Source records start

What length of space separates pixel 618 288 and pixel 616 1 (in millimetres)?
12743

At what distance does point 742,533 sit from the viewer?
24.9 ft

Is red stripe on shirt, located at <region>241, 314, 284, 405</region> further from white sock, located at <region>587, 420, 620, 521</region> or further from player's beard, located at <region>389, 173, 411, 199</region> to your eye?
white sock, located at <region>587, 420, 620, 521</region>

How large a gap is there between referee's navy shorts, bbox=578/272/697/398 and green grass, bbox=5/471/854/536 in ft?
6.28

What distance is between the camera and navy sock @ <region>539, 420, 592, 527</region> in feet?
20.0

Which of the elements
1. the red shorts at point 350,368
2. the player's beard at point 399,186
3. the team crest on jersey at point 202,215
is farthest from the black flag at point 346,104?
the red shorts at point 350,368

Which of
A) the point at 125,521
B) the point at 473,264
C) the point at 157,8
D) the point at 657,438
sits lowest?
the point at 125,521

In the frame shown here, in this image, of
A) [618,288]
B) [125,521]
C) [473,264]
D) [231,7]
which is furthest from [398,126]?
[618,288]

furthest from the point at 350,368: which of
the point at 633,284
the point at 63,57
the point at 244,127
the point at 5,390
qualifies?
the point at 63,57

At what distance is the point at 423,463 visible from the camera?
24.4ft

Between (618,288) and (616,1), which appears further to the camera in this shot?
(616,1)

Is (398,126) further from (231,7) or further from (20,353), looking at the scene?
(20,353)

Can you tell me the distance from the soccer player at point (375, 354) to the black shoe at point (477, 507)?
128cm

Source records end
Source records start

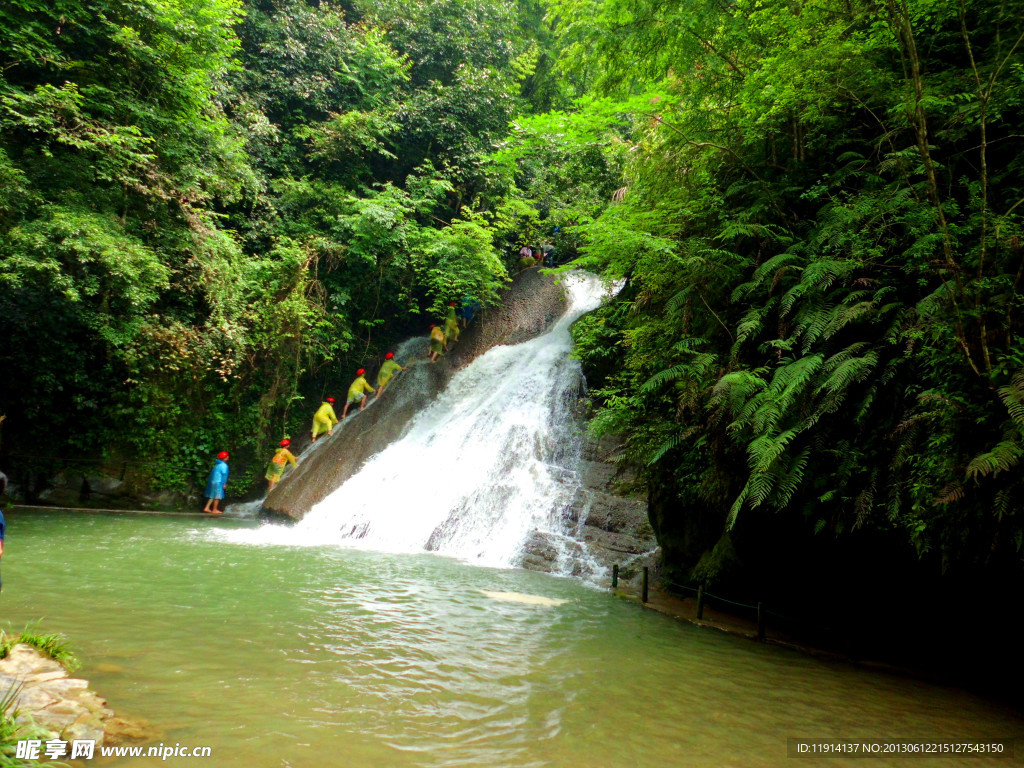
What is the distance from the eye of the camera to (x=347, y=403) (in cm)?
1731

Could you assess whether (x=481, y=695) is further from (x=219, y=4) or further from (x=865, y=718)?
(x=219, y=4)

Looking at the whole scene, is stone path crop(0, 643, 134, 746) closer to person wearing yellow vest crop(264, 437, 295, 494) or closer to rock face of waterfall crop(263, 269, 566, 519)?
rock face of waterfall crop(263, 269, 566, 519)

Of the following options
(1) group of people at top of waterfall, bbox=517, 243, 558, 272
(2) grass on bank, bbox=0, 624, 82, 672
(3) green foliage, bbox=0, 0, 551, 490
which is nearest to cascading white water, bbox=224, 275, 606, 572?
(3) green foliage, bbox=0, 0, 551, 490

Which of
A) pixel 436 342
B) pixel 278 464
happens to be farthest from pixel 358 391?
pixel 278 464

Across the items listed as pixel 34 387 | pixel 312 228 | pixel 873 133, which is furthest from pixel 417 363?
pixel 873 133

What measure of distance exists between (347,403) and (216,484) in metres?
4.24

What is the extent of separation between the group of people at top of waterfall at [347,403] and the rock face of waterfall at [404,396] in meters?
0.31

Source records end
Source records start

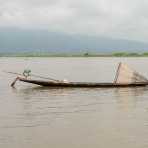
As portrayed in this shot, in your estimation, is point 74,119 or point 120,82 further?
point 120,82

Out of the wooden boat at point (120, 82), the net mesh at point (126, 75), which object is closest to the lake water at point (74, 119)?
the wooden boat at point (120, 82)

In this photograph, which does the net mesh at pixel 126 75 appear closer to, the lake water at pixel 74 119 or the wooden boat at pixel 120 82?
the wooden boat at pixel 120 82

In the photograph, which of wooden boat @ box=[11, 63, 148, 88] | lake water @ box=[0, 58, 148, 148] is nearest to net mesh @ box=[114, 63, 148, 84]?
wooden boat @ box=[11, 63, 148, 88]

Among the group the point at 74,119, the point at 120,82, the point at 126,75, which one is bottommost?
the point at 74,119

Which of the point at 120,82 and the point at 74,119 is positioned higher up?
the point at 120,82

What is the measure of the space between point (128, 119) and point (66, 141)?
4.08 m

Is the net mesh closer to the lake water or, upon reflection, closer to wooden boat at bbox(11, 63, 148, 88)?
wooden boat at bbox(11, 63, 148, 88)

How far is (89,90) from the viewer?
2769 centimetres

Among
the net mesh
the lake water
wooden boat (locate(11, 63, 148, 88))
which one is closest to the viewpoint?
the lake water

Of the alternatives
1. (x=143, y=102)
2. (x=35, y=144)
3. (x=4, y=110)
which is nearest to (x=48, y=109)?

Source records end

* _Exercise objective_: Give back, word for word and with both end lines included, the lines of the material above from the line containing "Of the alternatives" through the line containing "which is nearest to (x=48, y=109)?".

* _In response_:
Of the alternatives
1. (x=143, y=102)
2. (x=35, y=144)
3. (x=4, y=110)
which is nearest to (x=48, y=109)?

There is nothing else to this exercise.